Si è tenuta questa mattina la prima udienza del procedimento per la morte della piccola Diana Pifferi, la bimba morta di stenti a 18 mesi.
Il presidente Ilio Mannucci Pacini ha rinviato tutto all’8 maggio prossimo, per consentire al nuovo avvocato di Alessia Pifferi di studiare gli atti. In Aula era presente anche Viviana Pifferi, sorella dell’imputata, che rischia una condanna all’ergastolo. La zia della piccola Diana si è presentata in tribunale con una maglietta con la foto della bambina. Nella prossima udienza la madre e la sorella di Alessia Pifferi si costituiranno parte civile.
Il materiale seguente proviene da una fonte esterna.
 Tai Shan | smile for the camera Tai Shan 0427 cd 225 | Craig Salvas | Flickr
Al via il processo per la morte della piccola Diana Pifferi
“Aveva diritto di vivere, non di pagare per sua madre”
sono queste le parole pronunciate questa mattina da Viviana Pifferi, sorella di Alessia e zia della piccola Diana, la bambina di 18 mesi abbandonata da sola per sei giorni e morta di stenti dopo una lunga agonia nel luglio dello scorso anno. Questa mattina si è celebrata – presso il Tribunale di Milano – la prima udienza del processo per omicidio volontario a carico della 37enne, accusata di omicidio volontario pluriaggravato.
Il presidente della Corte ha rinviato l’udienza all’8 maggio prossimo, per consentire al nuovo legale difensore di Alessia Pifferi di studiare gli atti. La donna rischia una condanna all’ergastolo. La zia e la nonna della piccola Diana si costituiranno parte civile al processo.
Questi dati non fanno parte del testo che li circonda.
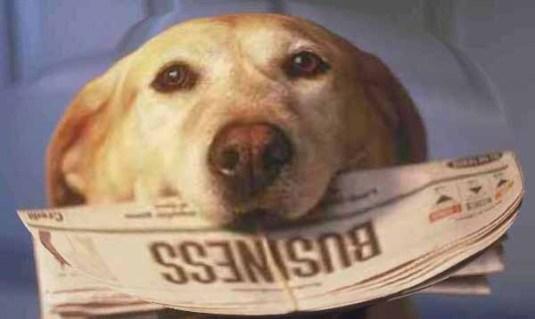 doggy-y-mi-periodico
“Mia sorella deve pagare, Diana era la bambina più bella del mondo, non si meritava tutto questo, sua madre deve pagare per quello che ha fatto”
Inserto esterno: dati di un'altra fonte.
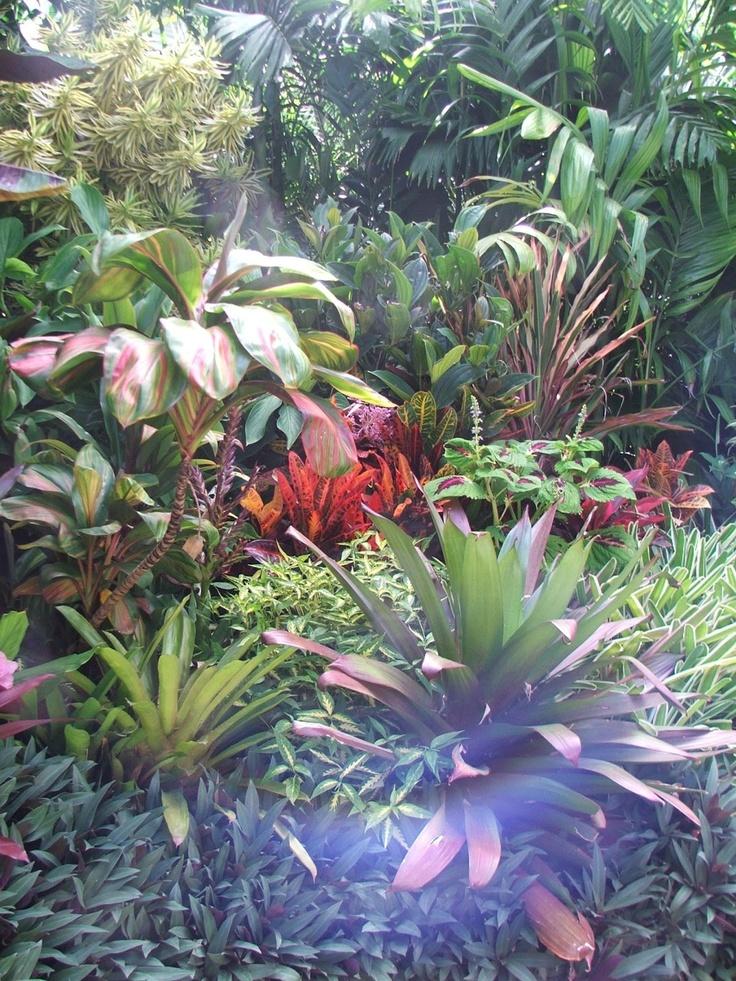 Dennis Hundscheidt's Tropical paradise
ha detto in lacrime Viviana Pifferi, che si è presentata in Aula con una maglietta con la foto della nipote.
Alessia Pifferi cambia di nuovo avvocato
Nei giorni scorsi l’imputata ha cambiato di nuovo avvocato, poi ha richiamato il legale precedente, che però ha rifiutato l’incarico. Ora è assistita da un altro legale, che ha chiesto di poter studiare le ‘carte’, data anche la complessità e la delicatezza del procedimento.
Nella prossima udienza, la madre e la sorella di Alessia Pifferi si costituiranno parte civile. All’imputata viene contestata anche l’aggravante della premeditazione, oltre a quelle di aver ucciso la figlia e dei motivi futili e abietti. Secondo quanto ricostruito dagli inquirenti, la piccola Diana – 18 mesi – fu lasciata da sola a casa, per sei giorni, mentre la madre era in vacanza a Leffe con il nuovo compagno, con il quale aveva da poco iniziato una nuova relazione. Una volta tornata a casa, la donna avrebbe trovato la figlia ormai senza vita, parlando di una baby-sitter che l’avrebbe abbandonata, ipotesi immediatamente scartata dagli inquirenti.
Secondo quanto scrivono i pubblici ministeri, la bambina venne “lasciata senza assistenza e assolutamente incapace, vista la tenerissima età, di badare a se stessa, senza peraltro generi alimentari sufficienti e in condizioni di palese ed evidente pericolo per la sua vita, visto anche le alte temperature del periodo”.